Choć związkowcy nie mają oficjalnych informacji, mówi się, że najgorzej ma być w weekend. To wtedy w całej Polsce przypadają marsze w związku z obchodami święta odzyskania niepodległości. W niedzielę, 11 listopada w Białymstoku odbędzie się także mecz Jagiellonii z Lechem Poznań.
- Ta sytuacja jest bardzo dynamiczna, w porównaniu do poniedziałku liczba zwolnień wzrosła. Analizujemy dane na bieżąco i podejmujemy takie działania, żeby w żadnym miejscu i w żadnym momencie te braki kadrowe nie były odczuwalne i tak na pewno będzie też w najbliższy weekend - mówi Marcin Gawryluk z biura prasowego Komendy Wojewódzkiej Policji w Białymstoku.
OFICJALNE DZIAŁANIA
Oficjalny protest policjantów trwa od marca. Ich główne żądania dotyczą podwyżek, odmrożenia waloryzacji wynagrodzeń, pełnopłatnych zwolnień lekarskich, przywrócenia dawnego systemu emerytalnego oraz 100-procentowej dopłaty za nadgodziny. Jednym z elementów strajku była m.in. przerwa w wypisywaniu mandatów za wykroczenia. Kolejnym oficjalnym działaniem (zainicjowanym przez związki zawodowe) ma być akcja "Aż poleje się krew" zaplanowana na 9 i 10 listopada.
- Przez honorowe, masowe oddawanie krwi chcemy zwrócić uwagę rządu na problemy policjantów, ale także uczcić stulecie odzyskania niepodległości - tłumaczy podinsp. Wojciech Chociej i zapewnia: - Nieprawdą jest, że chcemy, by oddawanie krwi było pretekstem do wzięcia dnia wolnego 11 listopada. Wręcz odwrotnie, robimy to dzień wcześniej, żeby w dniu obchodów policjanci mogli pełnić służbę.
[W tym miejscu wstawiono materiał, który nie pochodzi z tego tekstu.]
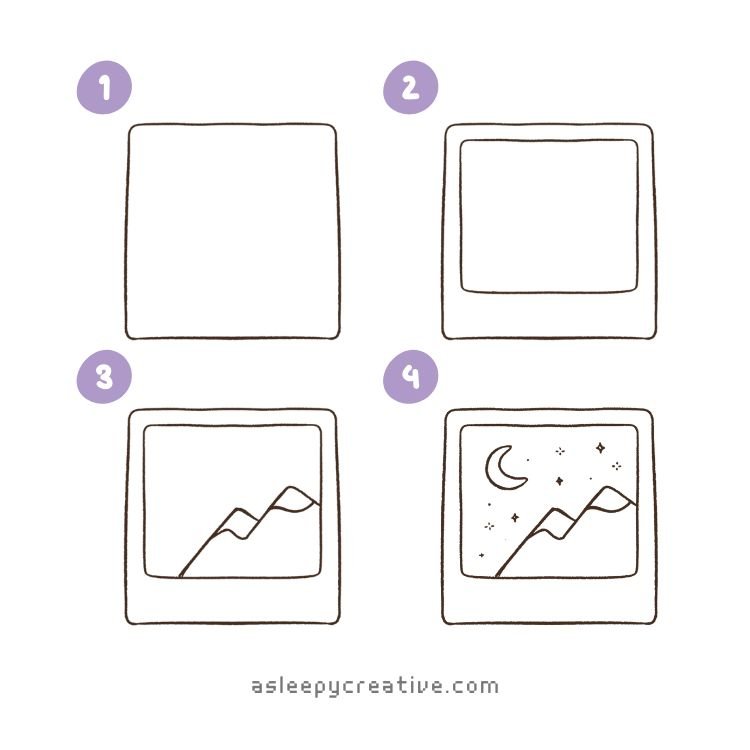 1

2

3

4

asleepycreative.com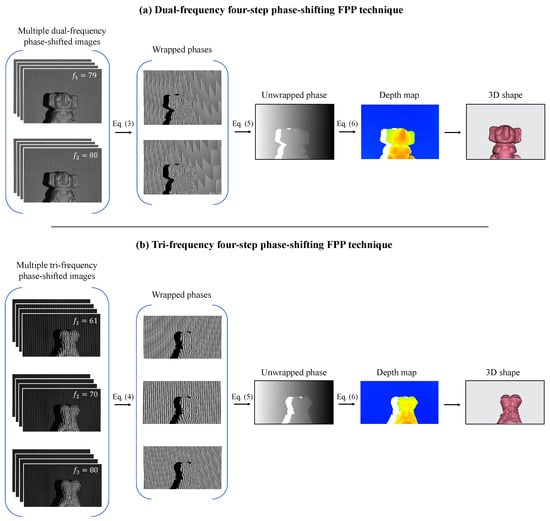 (a) Dual-frequency four-step phase-shifting FPP technique

Multiple dual-frequency phase-shifted images

$f_1 = 79$

$f_2 = 80$

Eq. (3)

Wrapped phases

Eq. (5)

Unwrapped phase

Eq. (6)

Depth map

3D shape

(b) Tri-frequency four-step phase-shifting FPP technique

Multiple tri-frequency phase-shifted images

$f_1 = 61$

$f_2 = 70$

$f_3 = 80$

Eq. (4)

Wrapped phases

Eq. (5)

Unwrapped phase

Eq. (6)

Depth map

3D shape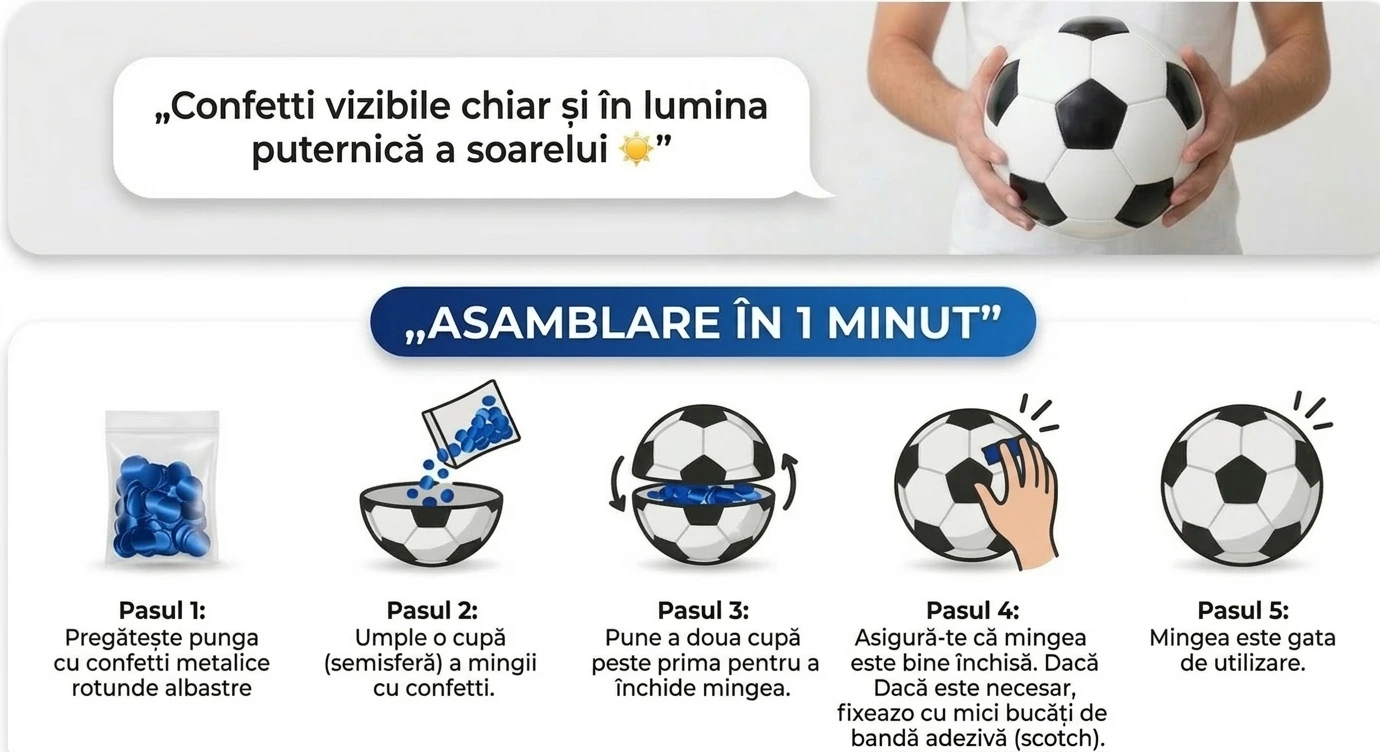 „Confetti vizibile chiar și în lumina puternică a soarelui ☀️”

„ASAMBLARE ÎN 1 MINUT”

Pasul 1:
Pregătește punga cu confetti metalice rotunde albastre

Pasul 2:
Umple o cupă (semisferă) a mingii cu confetti.

Pasul 3:
Pune a doua cupă peste prima pentru a închide mingea.

Pasul 4:
Asigură-te că mingea este bine închisă. Dacă Dacă este necesar, fixeazo cu mici bucăți de bandă adezivă (scotch).

Pasul 5:
Mingea este gata de utilizare.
CHOROBA POLICYJNA ROZPRZESTRZENIA SIĘ NA INNE SŁUŻBY
Masowe zwolnienia lekarskie dotykają już nie tylko funkcjonariuszy policji. Nieco lepiej, ale również niepokojąco wygląda sytuacja w straży granicznej czy straży pożarnej.
W przypadku straży pożarnej fala protestów rozpoczęła się w woj. małopolskim. Jak informuje bryg. Paweł Ostrowski, oficer prasowy KM PSP w Białymstoku, w Podlaskiem nie ma na razie sygnałów dotyczących nagłego wzrostu liczby zwolnień lekarskich. Podobne stanowisko utrzymuje związek zawodowy.
- Prowadzimy akcję protestacyjną, ale w formie informacyjnej poprzez oflagowanie budynków i pojazdów. Nie wyobrażam sobie żeby odpowiedzialny strażak mógł przebywać na nieuzasadnionym zwolnieniu lekarskim. My to takich działań nie namawiamy - zapewnia Maciej Łozowski, przewodniczący Regionalnej Podlaskiej Sekcji Pożarnictwa NSZZ "Solidarność".
Z kolei w podlaskiej straży granicznej mówi się, że na zwolnieniach lekarskich jest blisko 15 proc. funkcjonariuszy. I podobnie jak w przypadku policji związkowcy twierdzą, że nikogo do protestów nie namawiają.
- Jako związek nie rekomendujemy takich rozwiązań jak L4, ale rozumiemy, że funkcjonariusze postanowili wziąć sprawy w swoje ręce. Są zmęczeni, są braki kadrowe, niektórzy wykonują obowiązki swoich kolegów, którzy są na zwolnieniu. Mają po prostu dość braku działań ze strony rządu - wyjaśnia Piotr Baranicz z NSZZ Funkcjonariuszy Straży Granicznej w Białymstoku.
Za to nastroje wśród szefostwa resortu spraw wewnętrznych wydają się całkowicie odmienne. Minister Joachim Brudziński przypomniał we wtorek, że rząd Beaty Szydło zagwarantował 9 mld zł w ramach programu modernizacji służb mundurowych, z czego na policję przeznaczono 6 mld. Za to Jarosław Zieliński, wiceminister spraw wewnętrznych i administracji stwierdził, że powodem masowych chorób jest na pewno "jesienna aura".